Socialist French President Francois Hollande swept into office with a bunch of neat ideas about the surefire methods he had in mind for fulfilling the country’s pledge to Brussels to reduce the country’s deficit to less than three percent of GDP while simultaneously boosting economic growth, job creation, and businesses competitiveness, all on a platform that would be strictly against those distasteful austerity measures afflicting much of the wider eurozone.
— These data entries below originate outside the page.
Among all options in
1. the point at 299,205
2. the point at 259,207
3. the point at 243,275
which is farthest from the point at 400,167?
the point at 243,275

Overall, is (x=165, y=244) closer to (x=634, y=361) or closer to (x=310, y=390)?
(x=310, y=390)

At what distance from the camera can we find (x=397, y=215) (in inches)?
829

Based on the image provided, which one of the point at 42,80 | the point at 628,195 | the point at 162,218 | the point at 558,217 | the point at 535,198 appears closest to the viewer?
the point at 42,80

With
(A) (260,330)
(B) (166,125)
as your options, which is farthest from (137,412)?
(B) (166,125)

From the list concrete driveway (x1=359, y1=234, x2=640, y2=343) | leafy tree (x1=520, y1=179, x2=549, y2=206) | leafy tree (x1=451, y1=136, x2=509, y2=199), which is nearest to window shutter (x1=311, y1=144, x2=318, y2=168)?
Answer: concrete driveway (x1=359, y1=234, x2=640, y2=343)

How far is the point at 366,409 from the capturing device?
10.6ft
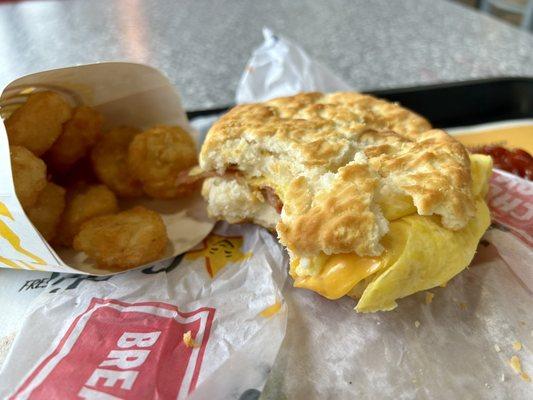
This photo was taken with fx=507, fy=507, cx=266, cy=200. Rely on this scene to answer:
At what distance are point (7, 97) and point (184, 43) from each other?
1753 millimetres

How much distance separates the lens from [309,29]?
10.3 ft

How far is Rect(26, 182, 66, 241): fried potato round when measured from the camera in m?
1.19

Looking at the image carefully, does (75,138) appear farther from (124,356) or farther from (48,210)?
(124,356)

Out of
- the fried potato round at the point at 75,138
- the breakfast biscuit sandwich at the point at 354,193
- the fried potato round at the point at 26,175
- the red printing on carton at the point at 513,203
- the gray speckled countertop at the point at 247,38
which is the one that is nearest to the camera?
the breakfast biscuit sandwich at the point at 354,193

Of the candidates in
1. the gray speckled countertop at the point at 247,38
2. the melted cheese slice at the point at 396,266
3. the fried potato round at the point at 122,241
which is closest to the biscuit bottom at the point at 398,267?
the melted cheese slice at the point at 396,266

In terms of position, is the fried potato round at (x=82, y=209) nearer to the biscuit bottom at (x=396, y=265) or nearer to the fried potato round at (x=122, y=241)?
the fried potato round at (x=122, y=241)

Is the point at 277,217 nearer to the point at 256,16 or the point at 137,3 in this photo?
the point at 256,16

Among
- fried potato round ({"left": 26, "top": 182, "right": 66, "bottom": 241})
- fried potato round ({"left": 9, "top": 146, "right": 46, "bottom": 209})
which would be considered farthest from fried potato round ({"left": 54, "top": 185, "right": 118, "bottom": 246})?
fried potato round ({"left": 9, "top": 146, "right": 46, "bottom": 209})

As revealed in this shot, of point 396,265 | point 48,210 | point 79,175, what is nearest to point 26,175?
point 48,210

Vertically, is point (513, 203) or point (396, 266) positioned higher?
point (396, 266)

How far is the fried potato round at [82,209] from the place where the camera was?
127cm

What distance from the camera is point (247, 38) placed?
116 inches

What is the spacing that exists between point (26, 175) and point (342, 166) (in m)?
0.70

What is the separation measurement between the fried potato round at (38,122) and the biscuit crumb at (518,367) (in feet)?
3.78
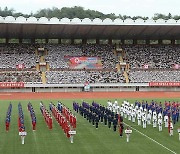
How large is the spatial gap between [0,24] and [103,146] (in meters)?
29.9

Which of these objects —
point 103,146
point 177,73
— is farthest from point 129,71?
point 103,146

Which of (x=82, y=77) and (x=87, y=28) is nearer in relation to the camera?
(x=87, y=28)

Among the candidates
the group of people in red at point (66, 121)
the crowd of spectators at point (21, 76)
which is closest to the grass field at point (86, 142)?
the group of people in red at point (66, 121)

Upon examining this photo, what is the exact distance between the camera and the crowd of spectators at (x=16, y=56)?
47438mm

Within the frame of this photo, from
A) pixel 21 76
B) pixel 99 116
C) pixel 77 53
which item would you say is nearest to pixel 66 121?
pixel 99 116

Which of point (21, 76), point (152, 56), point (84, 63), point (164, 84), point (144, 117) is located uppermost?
point (152, 56)

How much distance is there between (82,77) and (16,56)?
8.15 m

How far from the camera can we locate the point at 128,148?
15031 mm

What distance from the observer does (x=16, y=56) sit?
160ft

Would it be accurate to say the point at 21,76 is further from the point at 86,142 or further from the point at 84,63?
the point at 86,142

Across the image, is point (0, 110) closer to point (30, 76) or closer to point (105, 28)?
point (30, 76)

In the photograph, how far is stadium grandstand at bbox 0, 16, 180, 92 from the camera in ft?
144

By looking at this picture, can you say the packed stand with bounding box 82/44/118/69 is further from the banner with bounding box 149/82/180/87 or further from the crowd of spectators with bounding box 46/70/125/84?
the banner with bounding box 149/82/180/87

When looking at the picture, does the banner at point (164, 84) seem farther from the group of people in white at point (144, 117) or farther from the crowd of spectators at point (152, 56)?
the group of people in white at point (144, 117)
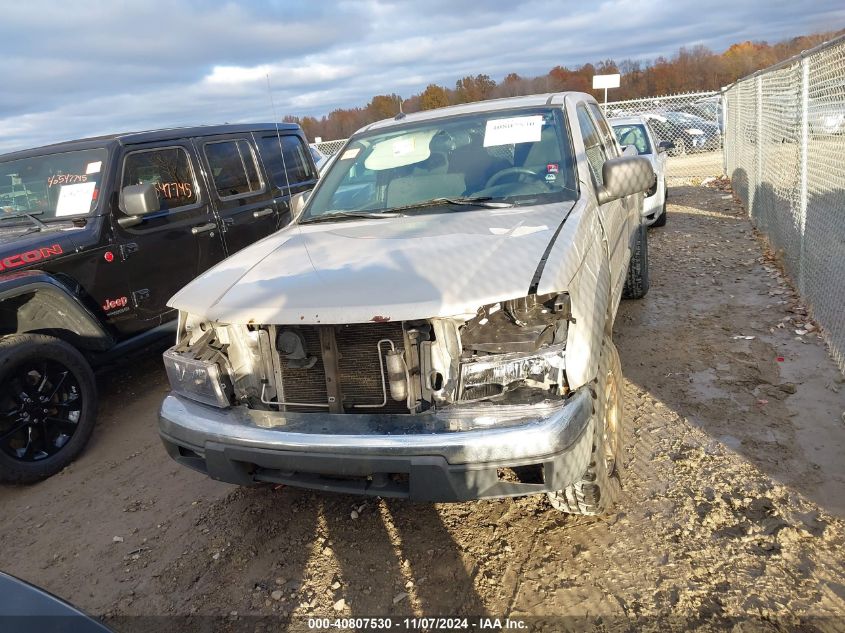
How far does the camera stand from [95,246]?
459cm

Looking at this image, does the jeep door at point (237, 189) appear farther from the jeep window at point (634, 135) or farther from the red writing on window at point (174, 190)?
the jeep window at point (634, 135)

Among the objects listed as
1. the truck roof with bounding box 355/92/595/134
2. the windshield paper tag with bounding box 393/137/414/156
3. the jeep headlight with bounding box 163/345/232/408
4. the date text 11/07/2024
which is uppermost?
the truck roof with bounding box 355/92/595/134

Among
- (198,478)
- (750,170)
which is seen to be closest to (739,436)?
(198,478)

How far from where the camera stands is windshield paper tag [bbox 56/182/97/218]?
477 centimetres

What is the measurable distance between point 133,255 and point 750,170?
934 cm

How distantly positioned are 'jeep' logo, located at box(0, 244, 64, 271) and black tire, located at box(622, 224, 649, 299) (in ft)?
15.6

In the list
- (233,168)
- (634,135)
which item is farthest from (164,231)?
(634,135)

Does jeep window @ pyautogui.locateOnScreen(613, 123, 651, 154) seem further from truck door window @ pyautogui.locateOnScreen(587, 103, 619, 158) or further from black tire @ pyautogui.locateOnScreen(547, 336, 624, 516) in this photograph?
black tire @ pyautogui.locateOnScreen(547, 336, 624, 516)

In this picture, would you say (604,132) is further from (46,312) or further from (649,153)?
(649,153)

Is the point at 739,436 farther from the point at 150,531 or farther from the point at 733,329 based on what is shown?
the point at 150,531

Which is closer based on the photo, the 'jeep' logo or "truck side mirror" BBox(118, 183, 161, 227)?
the 'jeep' logo

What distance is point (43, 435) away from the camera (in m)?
4.13

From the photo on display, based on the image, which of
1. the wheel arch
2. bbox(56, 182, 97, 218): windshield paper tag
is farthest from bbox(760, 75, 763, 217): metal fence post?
the wheel arch

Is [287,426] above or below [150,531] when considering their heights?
above
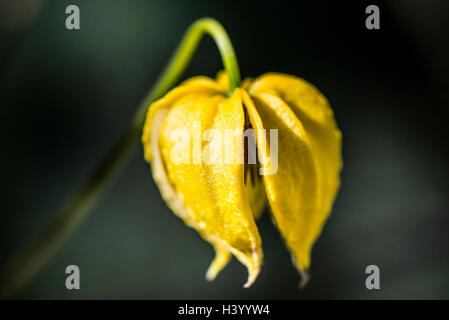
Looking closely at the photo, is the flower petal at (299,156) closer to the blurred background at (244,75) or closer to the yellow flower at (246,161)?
the yellow flower at (246,161)

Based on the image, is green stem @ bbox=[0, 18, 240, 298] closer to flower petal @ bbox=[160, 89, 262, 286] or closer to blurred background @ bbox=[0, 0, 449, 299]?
flower petal @ bbox=[160, 89, 262, 286]

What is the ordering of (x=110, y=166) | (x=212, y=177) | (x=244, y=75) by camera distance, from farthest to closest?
(x=244, y=75) → (x=110, y=166) → (x=212, y=177)

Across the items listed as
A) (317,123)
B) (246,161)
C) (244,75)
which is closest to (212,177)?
(246,161)

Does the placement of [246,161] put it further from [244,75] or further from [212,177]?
[244,75]

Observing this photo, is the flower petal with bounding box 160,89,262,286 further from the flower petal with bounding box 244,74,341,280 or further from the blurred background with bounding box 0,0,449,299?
the blurred background with bounding box 0,0,449,299

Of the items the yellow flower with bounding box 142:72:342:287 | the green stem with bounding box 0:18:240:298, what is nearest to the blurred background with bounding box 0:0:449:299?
the green stem with bounding box 0:18:240:298

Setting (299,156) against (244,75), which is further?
(244,75)

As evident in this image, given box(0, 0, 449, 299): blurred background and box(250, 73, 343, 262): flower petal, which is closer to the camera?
box(250, 73, 343, 262): flower petal

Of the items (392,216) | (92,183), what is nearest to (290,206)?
(92,183)
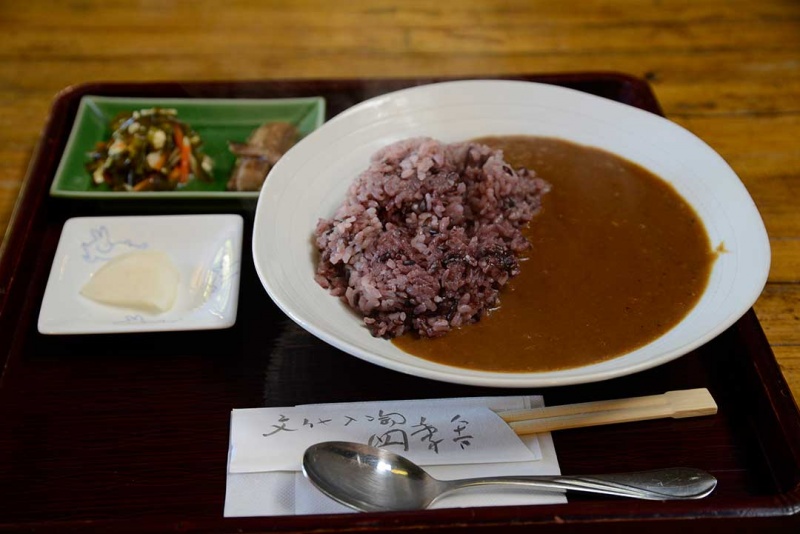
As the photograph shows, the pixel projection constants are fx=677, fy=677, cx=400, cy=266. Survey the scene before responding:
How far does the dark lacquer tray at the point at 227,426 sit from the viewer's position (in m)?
1.79

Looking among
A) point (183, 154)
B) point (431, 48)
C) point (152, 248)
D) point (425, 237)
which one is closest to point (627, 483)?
point (425, 237)

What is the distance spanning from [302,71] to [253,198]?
147cm

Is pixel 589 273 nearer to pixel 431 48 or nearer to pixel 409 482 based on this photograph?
pixel 409 482

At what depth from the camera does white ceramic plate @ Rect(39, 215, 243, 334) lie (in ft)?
7.54

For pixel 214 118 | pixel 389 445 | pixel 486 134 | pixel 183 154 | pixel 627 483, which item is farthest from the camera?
pixel 214 118

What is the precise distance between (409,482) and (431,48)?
115 inches

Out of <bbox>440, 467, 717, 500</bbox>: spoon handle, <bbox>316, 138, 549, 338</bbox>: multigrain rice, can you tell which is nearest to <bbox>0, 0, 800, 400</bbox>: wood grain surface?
<bbox>316, 138, 549, 338</bbox>: multigrain rice

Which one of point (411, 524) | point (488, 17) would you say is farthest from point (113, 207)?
point (488, 17)

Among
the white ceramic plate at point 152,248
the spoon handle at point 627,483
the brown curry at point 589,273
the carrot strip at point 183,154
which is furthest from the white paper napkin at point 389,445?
the carrot strip at point 183,154

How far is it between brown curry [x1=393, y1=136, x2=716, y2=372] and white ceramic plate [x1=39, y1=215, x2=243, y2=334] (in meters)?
0.75

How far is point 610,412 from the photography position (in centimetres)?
208

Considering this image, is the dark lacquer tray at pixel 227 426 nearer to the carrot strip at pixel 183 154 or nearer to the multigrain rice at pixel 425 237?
the multigrain rice at pixel 425 237

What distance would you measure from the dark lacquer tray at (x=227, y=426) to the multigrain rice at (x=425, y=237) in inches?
10.2

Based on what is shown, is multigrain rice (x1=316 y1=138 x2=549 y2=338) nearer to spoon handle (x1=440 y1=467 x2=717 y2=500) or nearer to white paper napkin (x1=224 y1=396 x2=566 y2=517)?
white paper napkin (x1=224 y1=396 x2=566 y2=517)
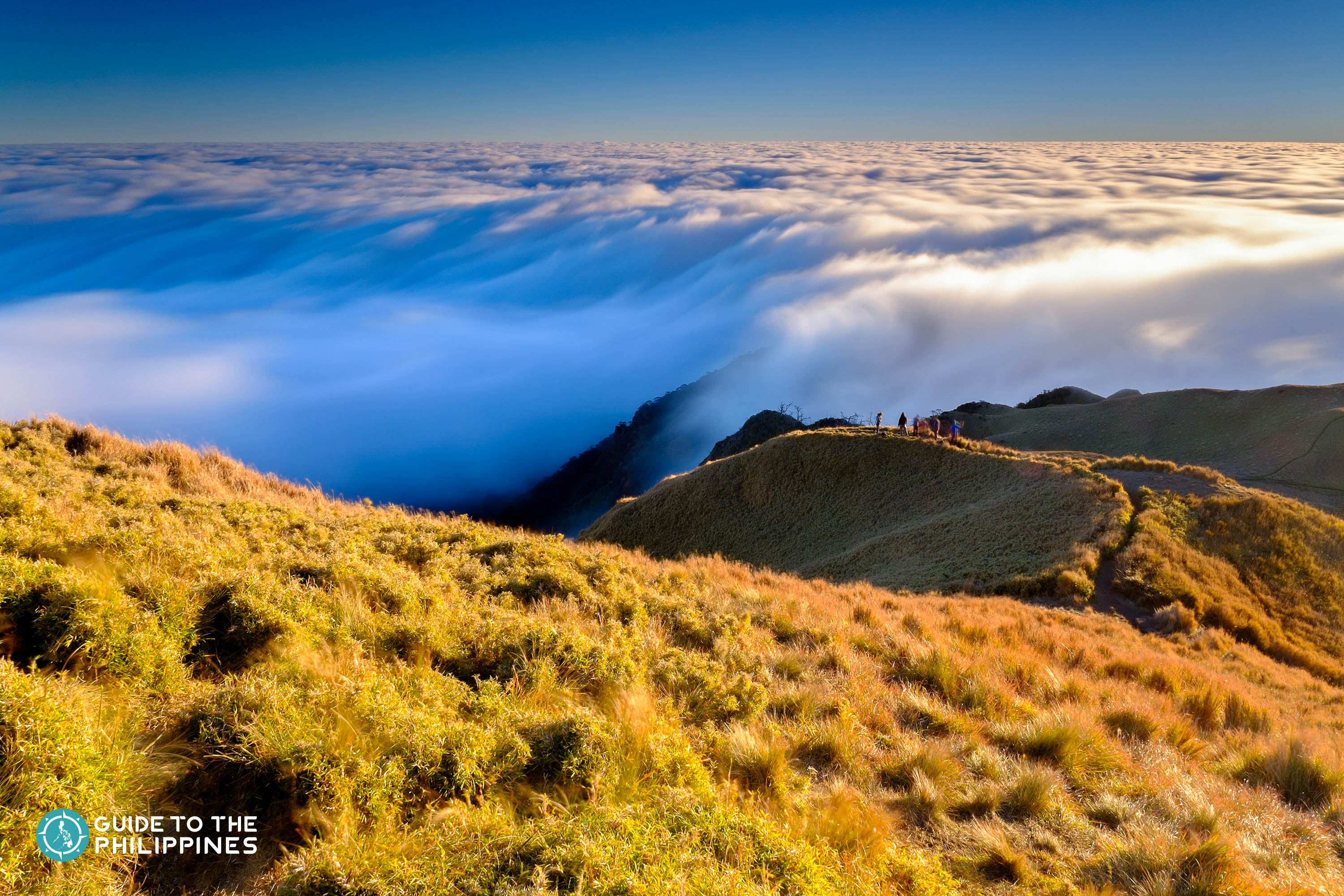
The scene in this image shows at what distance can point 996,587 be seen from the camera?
17.8 metres

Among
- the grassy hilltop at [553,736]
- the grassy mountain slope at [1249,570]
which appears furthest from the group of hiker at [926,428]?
the grassy hilltop at [553,736]

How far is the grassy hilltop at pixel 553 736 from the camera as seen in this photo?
9.33 ft

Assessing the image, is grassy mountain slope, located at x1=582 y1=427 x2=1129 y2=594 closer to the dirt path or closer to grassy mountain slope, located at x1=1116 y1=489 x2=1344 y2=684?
the dirt path

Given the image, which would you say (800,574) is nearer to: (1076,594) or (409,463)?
(1076,594)

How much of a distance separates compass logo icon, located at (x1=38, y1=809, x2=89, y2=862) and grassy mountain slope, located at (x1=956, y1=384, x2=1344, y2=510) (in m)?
40.1

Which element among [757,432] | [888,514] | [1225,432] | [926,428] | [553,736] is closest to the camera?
[553,736]

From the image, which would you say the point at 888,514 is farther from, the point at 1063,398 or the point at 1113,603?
the point at 1063,398

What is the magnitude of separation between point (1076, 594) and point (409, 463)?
561 ft

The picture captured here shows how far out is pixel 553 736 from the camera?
374cm

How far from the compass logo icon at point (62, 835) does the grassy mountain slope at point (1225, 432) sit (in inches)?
1580

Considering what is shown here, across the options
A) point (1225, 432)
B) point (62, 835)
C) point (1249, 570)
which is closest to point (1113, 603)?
point (1249, 570)

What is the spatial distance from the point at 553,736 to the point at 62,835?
2124mm

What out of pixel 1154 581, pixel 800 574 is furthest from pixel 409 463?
pixel 1154 581

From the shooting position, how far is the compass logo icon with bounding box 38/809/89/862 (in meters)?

Surefire methods, like, say, levying an entirely populist and completely ineffective “supertax” of 75 percent on individual incomes surpassing a million euros a year — but most unfortunately, the French constitutional court struck that idea down as downright confiscatory, while financiers and economists vociferously advised against adding to the country’s already historically high tax burden as their economy has bounced between official contraction and barely-there positive growth.
But you can’t keep
a good man down a desperate Socialist from clinging to his wealth-redistributive dogma, and it didn’t take long for Hollande to change tack and instead announce a new 75 percent tax on businesses that pay salaries of over a million euros a year. The French courts finally approved the measure over the weekend, via Bloomberg:
French President Francois Hollande received approval from the country’s constitutional court to proceed with his plan to tax salaries above 1 million euros at 75 percent for this year and next.
Under Hollande’s proposal, companies will have to pay a 50 percent duty on wages above 1 million euros ($1.4 million). In combination with other taxes and social charges, the rate will amount to 75 percent of salaries above the threshold, the court wrote in a decision published today.
“The companies that pay out remuneration above 1 million euros will, as expected, be called upon for an effort of solidarity on remuneration paid in 2013 and 2014,” the Economy Ministry said in an e-mailed statement.
And how effective will this hugely symbolic tax actually be in helping France to solve its fiscal problems? Hint: It won’t. Via CNBC:
However, the tax’s impact appears to be a lot less than the controversy it has generated: it is expected to raise less than 1 billion euros, which will not go very far towards solving France’s economic problems.
“Taxation is reaching the level of some of the Scandinavian countries,” Michala Marcussen, global head of economics at Societe Generale, told CNBC.
“It’s very hard to see how France can increase this further.”